Here's a Spring, 2016 update from a California-based honeybee expert, Elina L. Niño, who is Assistant Extension Apiculturist, University of California, Davis: Deciphering the mysterious decline of honey bees
Unfortunately, despite the article's optimistic title, there is not a lot of deciphering success to report. Parasites, viruses, and pesticides are all believed to play a certain role in the health of the honeybee ecosystem, and none of them are easy to fix.
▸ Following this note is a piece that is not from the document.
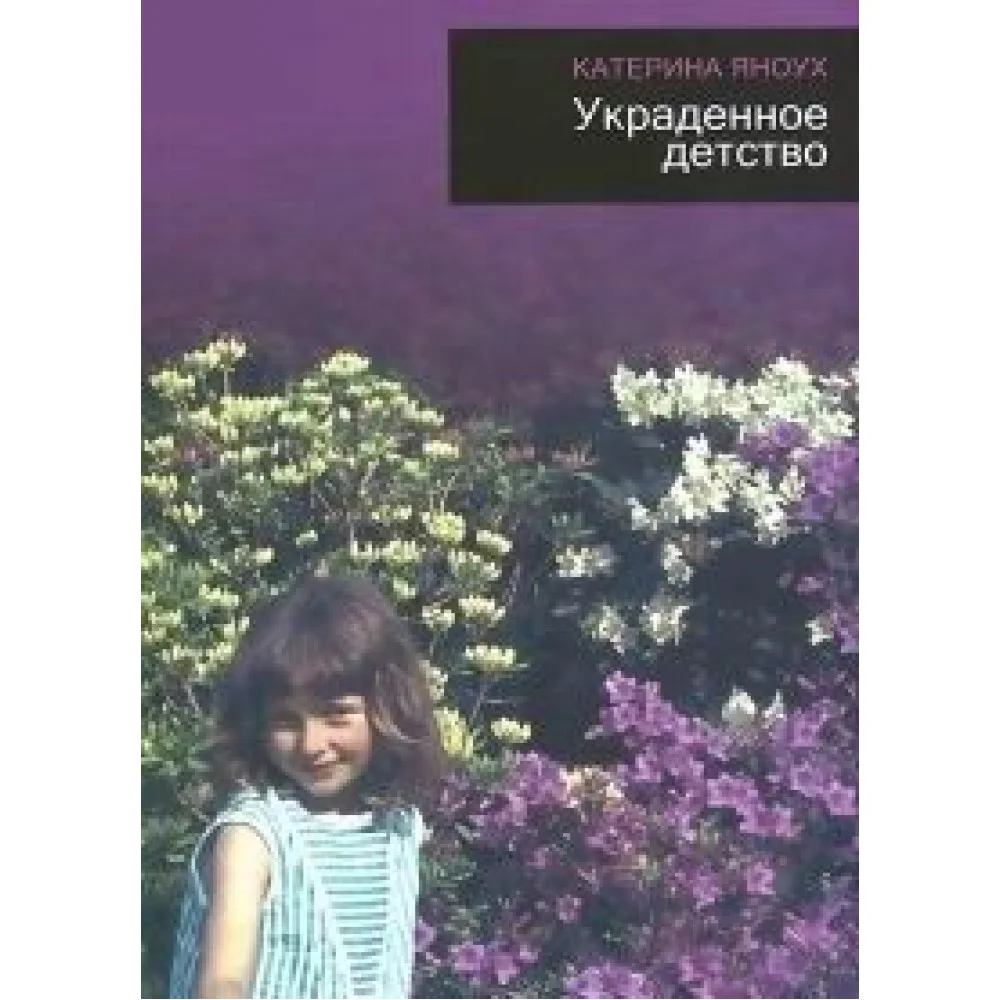 Украденное детство Украденное детство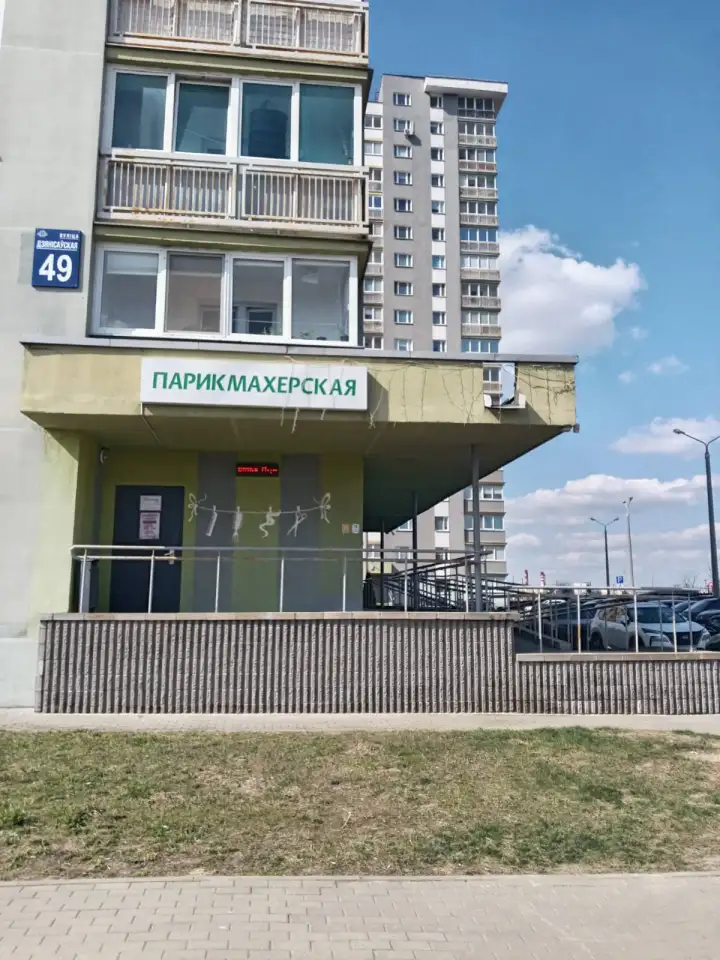 Парикмахерские услуги, фотография 1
Parasites are a big problem, literally:
Varroa feeds on hemolymph (the insect “blood”) of adult and developing honey bees. In the process it transmits pathogens and suppresses bees' immune response. They are fairly large relative to bees: for perspective, imagine a parasite the size of a dinner plate feeding on you.
Viruses are harder to study, but clearly important:
For example, deformed wing virus (DWV) causes wing deformities that prevent bees from performing normal work functions such as foraging for food. Viruses have been implicated as an important factor in honey bee health declines, but we are just starting to understand how honey bees' immune systems fight against them.
And pesticides have a significant role to play:
There are many gaps in our knowledge about neonicotinoids and other types of pesticides. We have little understanding about the impacts of pesticide combinations and how they affect developing bees and other pollinators. To fill some of those gaps, our lab is testing combinations of various agriculturally important pesticides on adult worker survival and queen development.
The U.C. Davis lab where Niño works is here: E.L. Niño Bee Lab (It's easy to remember, even if it has nothing directly to do with the movement of bodies of warmer-than-usual water in the Pacific Ocean.)